CodePudding user response:
Your code, tracking the size of the results:
In [22]: n1 = 5
...: n2 = 800
...: n3 = 1000
...:
...: a = np.random.rand(n1, n2, n3)
In [23]: a.shape
Out[23]: (5, 800, 1000)
In [24]: a_new = np.array([np.repeat(a[np.newaxis, ll, :, :], n1, axis=0) for ll in range(n1)])
...:
In [25]: a_new.shape
Out[25]: (5, 5, 800, 1000)
In [26]: d = n1**2
...: a1 = np.reshape(a_new, (d, n2, n3))
...: a1 = np.repeat(a1[np.newaxis, :, :, :], n1, axis=0)
...:
In [27]: a1.shape
Out[27]: (5, 25, 800, 1000)
In [28]: d2 = d * n1
...: a2 = np.reshape(a1, (d2, n2, n3))
...: a2 = np.reshape(a2, (d2 * n2, n3))
...:
...:
In [29]: a2.shape
Out[29]: (100000, 1000)
A minor point, but the double reshape
in a2
isn't necessary.

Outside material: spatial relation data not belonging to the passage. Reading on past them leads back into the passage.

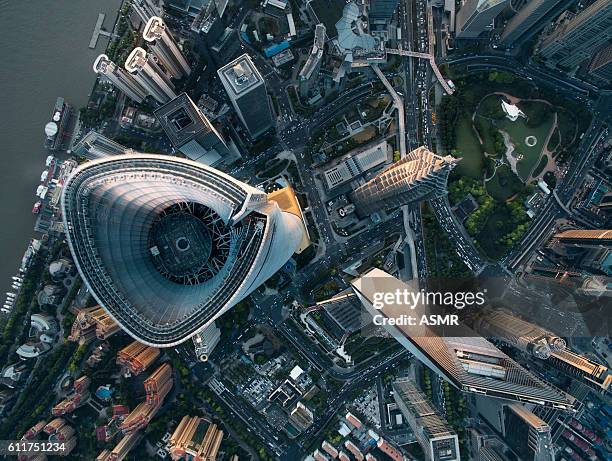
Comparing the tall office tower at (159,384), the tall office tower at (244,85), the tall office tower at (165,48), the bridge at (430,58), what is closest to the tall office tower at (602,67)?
the bridge at (430,58)

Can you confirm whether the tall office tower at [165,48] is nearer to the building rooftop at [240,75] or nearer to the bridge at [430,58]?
the building rooftop at [240,75]

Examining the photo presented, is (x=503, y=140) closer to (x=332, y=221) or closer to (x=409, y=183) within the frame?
(x=409, y=183)

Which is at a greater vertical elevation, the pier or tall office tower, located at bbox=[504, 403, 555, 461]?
the pier

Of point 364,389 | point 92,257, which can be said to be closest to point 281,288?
point 364,389

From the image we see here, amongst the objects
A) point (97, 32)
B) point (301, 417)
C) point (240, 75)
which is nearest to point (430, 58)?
point (240, 75)

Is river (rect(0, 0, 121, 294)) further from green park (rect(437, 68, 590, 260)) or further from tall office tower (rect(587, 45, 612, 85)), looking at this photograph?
tall office tower (rect(587, 45, 612, 85))

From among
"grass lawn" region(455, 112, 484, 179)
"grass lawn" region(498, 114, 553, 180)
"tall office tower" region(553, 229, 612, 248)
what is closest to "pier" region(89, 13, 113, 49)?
"grass lawn" region(455, 112, 484, 179)
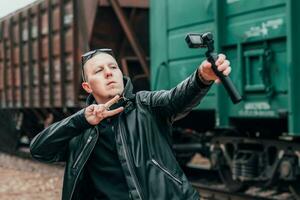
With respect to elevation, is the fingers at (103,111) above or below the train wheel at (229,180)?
above

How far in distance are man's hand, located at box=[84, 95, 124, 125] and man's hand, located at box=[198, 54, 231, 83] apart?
35 centimetres

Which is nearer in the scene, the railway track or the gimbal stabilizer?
the gimbal stabilizer

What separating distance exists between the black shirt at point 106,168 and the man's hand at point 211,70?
1.49 ft

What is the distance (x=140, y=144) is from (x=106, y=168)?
186mm

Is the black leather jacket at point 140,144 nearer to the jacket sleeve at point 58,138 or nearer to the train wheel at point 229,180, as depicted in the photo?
the jacket sleeve at point 58,138

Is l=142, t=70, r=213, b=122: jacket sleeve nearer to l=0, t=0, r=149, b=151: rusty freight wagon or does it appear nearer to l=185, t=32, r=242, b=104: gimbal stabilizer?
l=185, t=32, r=242, b=104: gimbal stabilizer

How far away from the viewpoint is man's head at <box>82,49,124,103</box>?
108 inches

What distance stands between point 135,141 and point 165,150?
13 centimetres

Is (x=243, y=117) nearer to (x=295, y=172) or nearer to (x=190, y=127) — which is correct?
(x=295, y=172)

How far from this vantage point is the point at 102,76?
2.76 meters

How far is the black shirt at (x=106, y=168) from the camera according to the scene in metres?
2.68

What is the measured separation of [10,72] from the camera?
15.9m

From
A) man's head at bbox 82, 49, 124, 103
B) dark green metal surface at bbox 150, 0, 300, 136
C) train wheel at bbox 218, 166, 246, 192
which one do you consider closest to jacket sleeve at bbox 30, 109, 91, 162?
man's head at bbox 82, 49, 124, 103

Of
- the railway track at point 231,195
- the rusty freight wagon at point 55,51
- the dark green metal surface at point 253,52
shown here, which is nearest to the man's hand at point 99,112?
the dark green metal surface at point 253,52
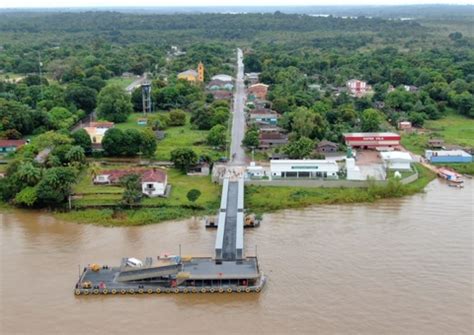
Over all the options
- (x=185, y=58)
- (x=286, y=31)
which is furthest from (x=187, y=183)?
(x=286, y=31)

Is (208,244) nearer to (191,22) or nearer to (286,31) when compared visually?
(286,31)

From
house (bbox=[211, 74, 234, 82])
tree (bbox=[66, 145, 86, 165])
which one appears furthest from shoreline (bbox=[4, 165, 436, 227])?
house (bbox=[211, 74, 234, 82])

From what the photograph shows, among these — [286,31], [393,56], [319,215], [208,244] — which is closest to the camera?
[208,244]

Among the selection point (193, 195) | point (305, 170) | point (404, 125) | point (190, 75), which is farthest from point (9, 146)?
point (190, 75)

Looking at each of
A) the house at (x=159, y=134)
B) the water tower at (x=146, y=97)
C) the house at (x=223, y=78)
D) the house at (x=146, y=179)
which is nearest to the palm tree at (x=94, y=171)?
the house at (x=146, y=179)

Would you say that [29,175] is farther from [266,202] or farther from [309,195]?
[309,195]

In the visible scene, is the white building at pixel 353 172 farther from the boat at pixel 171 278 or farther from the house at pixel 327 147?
the boat at pixel 171 278

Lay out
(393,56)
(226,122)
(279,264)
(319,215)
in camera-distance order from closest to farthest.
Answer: (279,264) < (319,215) < (226,122) < (393,56)
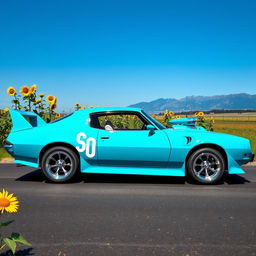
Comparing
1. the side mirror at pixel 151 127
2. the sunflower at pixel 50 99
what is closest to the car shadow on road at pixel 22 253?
the side mirror at pixel 151 127

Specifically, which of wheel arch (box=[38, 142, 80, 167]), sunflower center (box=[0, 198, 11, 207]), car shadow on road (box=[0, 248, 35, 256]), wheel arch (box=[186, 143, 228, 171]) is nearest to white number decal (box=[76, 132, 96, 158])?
wheel arch (box=[38, 142, 80, 167])

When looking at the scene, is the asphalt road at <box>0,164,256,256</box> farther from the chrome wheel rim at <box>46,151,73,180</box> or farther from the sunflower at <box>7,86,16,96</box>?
the sunflower at <box>7,86,16,96</box>

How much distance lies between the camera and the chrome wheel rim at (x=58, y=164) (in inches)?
218

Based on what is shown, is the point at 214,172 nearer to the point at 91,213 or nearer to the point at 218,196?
the point at 218,196

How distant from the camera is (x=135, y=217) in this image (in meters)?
3.63

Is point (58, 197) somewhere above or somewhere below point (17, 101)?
below

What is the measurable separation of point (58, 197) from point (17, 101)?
7304 mm

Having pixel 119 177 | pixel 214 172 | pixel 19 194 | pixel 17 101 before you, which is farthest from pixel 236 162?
pixel 17 101

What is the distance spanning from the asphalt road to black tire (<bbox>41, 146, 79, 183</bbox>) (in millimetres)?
176

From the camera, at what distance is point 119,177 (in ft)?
20.3

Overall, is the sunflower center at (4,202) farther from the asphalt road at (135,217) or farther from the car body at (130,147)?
the car body at (130,147)

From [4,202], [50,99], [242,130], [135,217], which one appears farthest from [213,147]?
[242,130]

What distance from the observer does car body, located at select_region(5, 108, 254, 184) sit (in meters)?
5.38

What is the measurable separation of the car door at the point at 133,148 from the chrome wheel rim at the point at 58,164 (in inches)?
24.0
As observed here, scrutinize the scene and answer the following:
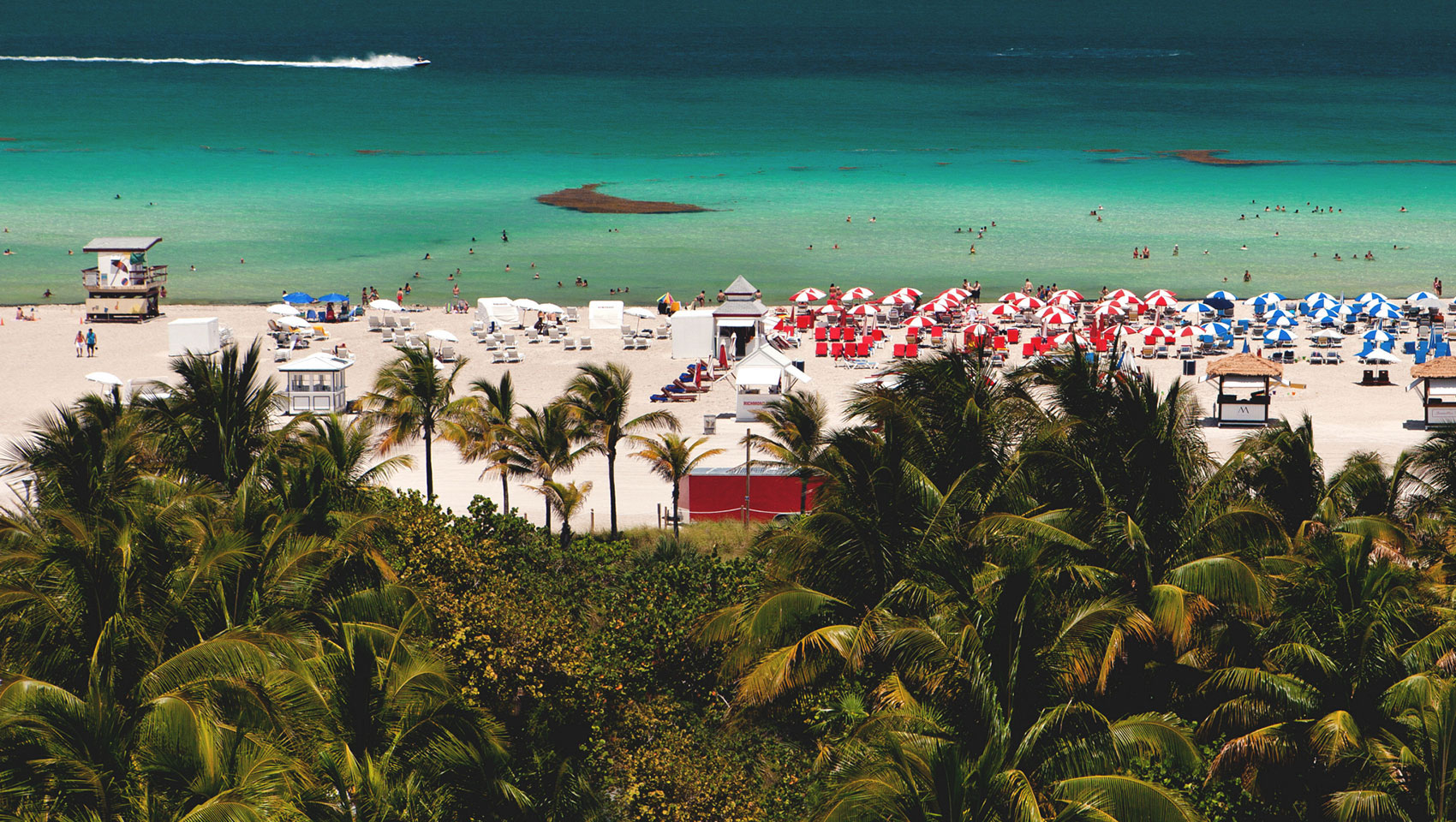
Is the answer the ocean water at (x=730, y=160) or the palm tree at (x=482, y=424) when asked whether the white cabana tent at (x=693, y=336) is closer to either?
the ocean water at (x=730, y=160)

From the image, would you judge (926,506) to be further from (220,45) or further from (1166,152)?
(220,45)

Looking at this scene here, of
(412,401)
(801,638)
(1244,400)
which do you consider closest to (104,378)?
(412,401)

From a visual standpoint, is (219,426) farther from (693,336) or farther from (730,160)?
(730,160)

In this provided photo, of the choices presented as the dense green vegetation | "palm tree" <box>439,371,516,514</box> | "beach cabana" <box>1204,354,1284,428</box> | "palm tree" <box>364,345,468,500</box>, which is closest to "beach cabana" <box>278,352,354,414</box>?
"palm tree" <box>364,345,468,500</box>

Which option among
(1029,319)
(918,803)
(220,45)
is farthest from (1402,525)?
(220,45)

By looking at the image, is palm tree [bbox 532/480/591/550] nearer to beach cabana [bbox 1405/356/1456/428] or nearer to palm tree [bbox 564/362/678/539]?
palm tree [bbox 564/362/678/539]

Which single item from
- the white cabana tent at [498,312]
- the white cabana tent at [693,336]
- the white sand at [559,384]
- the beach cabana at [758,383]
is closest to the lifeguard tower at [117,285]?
the white sand at [559,384]
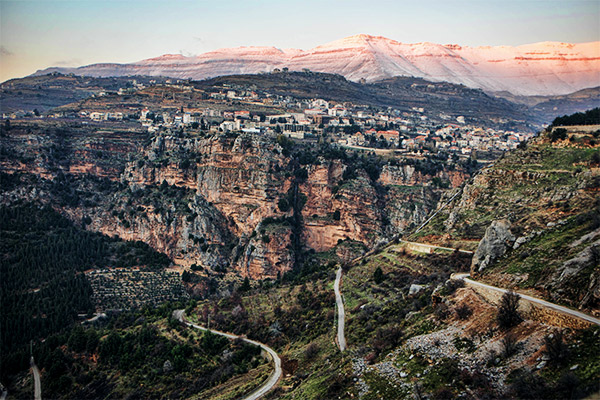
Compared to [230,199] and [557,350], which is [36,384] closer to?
[230,199]

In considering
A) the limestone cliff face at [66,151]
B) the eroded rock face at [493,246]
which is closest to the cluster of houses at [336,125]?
the limestone cliff face at [66,151]

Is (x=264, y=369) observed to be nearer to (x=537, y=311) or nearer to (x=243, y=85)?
(x=537, y=311)

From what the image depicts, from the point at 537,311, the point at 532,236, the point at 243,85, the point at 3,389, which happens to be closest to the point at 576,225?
the point at 532,236

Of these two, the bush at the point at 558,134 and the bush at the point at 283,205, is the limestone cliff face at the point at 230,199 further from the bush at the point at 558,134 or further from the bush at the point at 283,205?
the bush at the point at 558,134

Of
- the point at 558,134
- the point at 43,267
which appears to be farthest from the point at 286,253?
the point at 558,134

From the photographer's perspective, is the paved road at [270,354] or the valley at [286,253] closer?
the valley at [286,253]

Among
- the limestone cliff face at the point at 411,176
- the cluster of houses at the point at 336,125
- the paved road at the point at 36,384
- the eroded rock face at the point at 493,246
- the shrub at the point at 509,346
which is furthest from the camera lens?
the cluster of houses at the point at 336,125
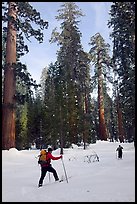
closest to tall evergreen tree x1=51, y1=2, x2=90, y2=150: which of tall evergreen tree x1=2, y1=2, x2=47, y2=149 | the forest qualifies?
the forest

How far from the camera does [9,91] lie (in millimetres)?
18500

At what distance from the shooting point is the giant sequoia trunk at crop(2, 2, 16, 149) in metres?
18.0

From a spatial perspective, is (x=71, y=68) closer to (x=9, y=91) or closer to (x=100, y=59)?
(x=100, y=59)

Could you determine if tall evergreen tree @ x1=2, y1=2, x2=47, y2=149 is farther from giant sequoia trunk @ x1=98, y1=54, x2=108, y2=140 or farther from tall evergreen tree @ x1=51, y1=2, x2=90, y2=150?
giant sequoia trunk @ x1=98, y1=54, x2=108, y2=140

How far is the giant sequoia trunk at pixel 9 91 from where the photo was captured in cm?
1798

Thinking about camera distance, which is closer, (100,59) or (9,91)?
(9,91)

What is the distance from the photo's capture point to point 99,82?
36438mm

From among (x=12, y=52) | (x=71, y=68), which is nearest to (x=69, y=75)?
(x=71, y=68)

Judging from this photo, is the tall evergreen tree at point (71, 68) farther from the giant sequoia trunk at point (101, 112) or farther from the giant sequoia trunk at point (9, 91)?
the giant sequoia trunk at point (9, 91)

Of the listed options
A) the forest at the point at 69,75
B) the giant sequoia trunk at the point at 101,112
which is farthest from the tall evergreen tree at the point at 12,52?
the giant sequoia trunk at the point at 101,112

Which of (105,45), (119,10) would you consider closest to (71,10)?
(105,45)

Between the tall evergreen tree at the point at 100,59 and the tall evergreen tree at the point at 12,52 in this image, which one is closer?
the tall evergreen tree at the point at 12,52

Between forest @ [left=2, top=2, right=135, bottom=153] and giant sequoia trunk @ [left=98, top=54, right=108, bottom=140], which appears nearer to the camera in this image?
forest @ [left=2, top=2, right=135, bottom=153]

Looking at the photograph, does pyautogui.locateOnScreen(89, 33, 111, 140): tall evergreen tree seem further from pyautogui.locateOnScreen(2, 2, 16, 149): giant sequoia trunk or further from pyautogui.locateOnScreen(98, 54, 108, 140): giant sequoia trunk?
pyautogui.locateOnScreen(2, 2, 16, 149): giant sequoia trunk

YOu can go directly to the last shape. In any case, reshape is fast (unless it has to force a copy, as after a transpose).
Some times
In [34]: %timeit a_new = np.array([np.repeat(a[np.newaxis, ll, :, :], n1, axis=0) for ll in range(n1)])
263 ms ± 11.2 ms per loop (mean ± std. dev. of 7 runs, 1 loop each)
In [36]: a1 = np.reshape( a_new, ( d, n2, n3 ) )
In [37]: %timeit np.repeat( a_new[np.newaxis,:,:,:], n1, axis=0 )
912 ms ± 134 ms per loop (mean ± std. dev. of 7 runs, 1 loop each)
So yes, the repeat does take the most time. But it's increasing the size of a large array 5x. repeat
is relatively fast - for something that makes a large array.
Your a_new
list comprehension isn't necessary:
In [41]: np.repeat(a[:, None, :, :], n1, axis=1).shape
Out[41]: (5, 5, 800, 1000)
In [42]: np.allclose(np.repeat(a[:, None, :, :], n1, axis=1), a_new)
Out[42]: True
In [43]: %timeit np.repeat(a[:, None, :, :], n1, axis=1)
210 ms ± 23.1 ms per loop (mean ± std. dev. of 7 runs, 1 loop each)
The time savings are modest, since the n1
loop is only 5x.
Note that the following repeat
is takes about 5x. a_new
is 5x the size of a
, and a1
25 times the size of a
.
We could do it all in one line
In [44]: a4 = np.repeat(np.repeat(a[:,None,:,:], n1, axis=1)[None],n1, axis=0).reshape(-1,n3)
In [45]: a4.shape
Out[45]: (100000, 1000)
In [46]: np.allclose(a2, a4)
Out[46]: True
It doesn't change the time much. Interestingly the [46] allclose takes the most noticeable time.
The double repeat can be written with tile
:
a5 = np.tile(a[None,None,:,:],(5,5,1,1)).reshape(-1,n3)
It doesn't save time, because tile
uses repeat
repeatedly on each dimension.
Or even
a6 = np.repeat(a[None,:,:], n1*n1,axis=0).reshape(-1,n3)
I'm not going to time or test this since creating several arrays of this size was pushing my memory limits.